The doctors are opposing the Congress government’s decision to introduce a law to regulate the functioning of private hospitals. The Karnataka Private Medical Establishments (Amendment) Bill, 2017 — modelled on the West Bengal Clinical Establishments (Registration, Regulation and Transparency) Act, 2017 — prescribes fixed prices for treatment and makes those doctors who charge excess fees, liable for stringent punishment. The bill, first tabled in the legislative assembly on June 13, 2017, was then referred to a joint House committee to address the doctors’ concerns. With the committee having submitted its report, suggesting dilution of some of the more stringent clauses, the private doctors fear that the state legislature will pass the bill this month.
What are the contentious clauses ?
The punishment — ranging from six month to three-year jail terms and fines of between Rs 25,000 and Rs 5 lakh — for violators of the fee and a condition that hospitals must hand over bodies to family members soon after a death, instead of holding on to them for payment of dues, are among the key clauses causing concern in the private medical community. Other provisions that the doctors oppose include one which has hiked the penalty for running a medical establishment without registration, from Rs 10,000 to Rs 5 lakh along with up to three years of imprisonment.
What are doctors and medical associations saying about the bill?

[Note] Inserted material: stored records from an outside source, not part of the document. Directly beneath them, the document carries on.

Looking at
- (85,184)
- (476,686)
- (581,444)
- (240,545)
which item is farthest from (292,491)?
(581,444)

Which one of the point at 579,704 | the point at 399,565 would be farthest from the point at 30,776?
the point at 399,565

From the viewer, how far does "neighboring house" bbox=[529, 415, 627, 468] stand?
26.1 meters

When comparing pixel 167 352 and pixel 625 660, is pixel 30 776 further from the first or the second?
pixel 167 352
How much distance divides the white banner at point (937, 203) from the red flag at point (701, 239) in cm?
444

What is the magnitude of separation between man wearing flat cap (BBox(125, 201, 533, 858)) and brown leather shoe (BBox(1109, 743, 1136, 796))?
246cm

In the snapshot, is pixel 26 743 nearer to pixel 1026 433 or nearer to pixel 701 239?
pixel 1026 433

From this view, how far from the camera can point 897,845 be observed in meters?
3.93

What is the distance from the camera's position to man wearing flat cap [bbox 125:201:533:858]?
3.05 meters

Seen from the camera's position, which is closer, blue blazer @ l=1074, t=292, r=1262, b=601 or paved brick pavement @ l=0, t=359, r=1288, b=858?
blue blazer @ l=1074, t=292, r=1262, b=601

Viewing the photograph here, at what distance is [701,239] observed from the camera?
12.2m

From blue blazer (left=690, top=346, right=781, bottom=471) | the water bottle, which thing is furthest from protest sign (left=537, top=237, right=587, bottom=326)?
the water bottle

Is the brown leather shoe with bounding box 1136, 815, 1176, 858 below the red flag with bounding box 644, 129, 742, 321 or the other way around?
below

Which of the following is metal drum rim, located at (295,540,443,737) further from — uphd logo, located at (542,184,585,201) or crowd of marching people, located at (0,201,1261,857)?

The Indian Medical Association’s Karnataka unit president H N Ravindra and other senior doctors in the state have described the proposed law as being “draconian.” Private hospitals are also demanding that the state focus on lifting the standards of care at government hospitals before attempting to regulate their establishments. Doctors point out that a commission headed by the former Karnataka chief justice Vikramjit Sen — on whose recommendations in April this year hospitals are being regulated — had stated that government hospitals should be brought on par with private hospitals before embarking on the fixing of prices for medical treatment.
What is the political position in the state on the bill?
While the bill has been strongly backed by Health Minister K R Ramesh Kumar, it has led to divisions within the Congress, since many ministers and party leaders run medical colleges and hospitals in the state. Congress legislators have also questioned the health minister over the raking up of a controversy in the run up to the state polls. The opposition BJP has opposed the bill, supporting the stand of private doctors and hospitals. The BJP members, who were part of the joint house committee reviewing the bill, had boycotted its sittings on the grounds that their views were not being accommodated.
What are the health ministry’s arguments in favour of legislation?
According to the health minister, the bill has been conceived after due consultation with the hospitals by the Justice Vikramajit Sen commission. Kumar has also stated that the state government has paid the 250-odd private hospitals in Karnataka over Rs 1,000 crore through various health schemes since 2003. “As the person paying these bills should I not know the costs? As many as 12 insurance companies have complained about overcharging by hospitals. The private hospitals want to ensure that the bill is not passed,” he has said.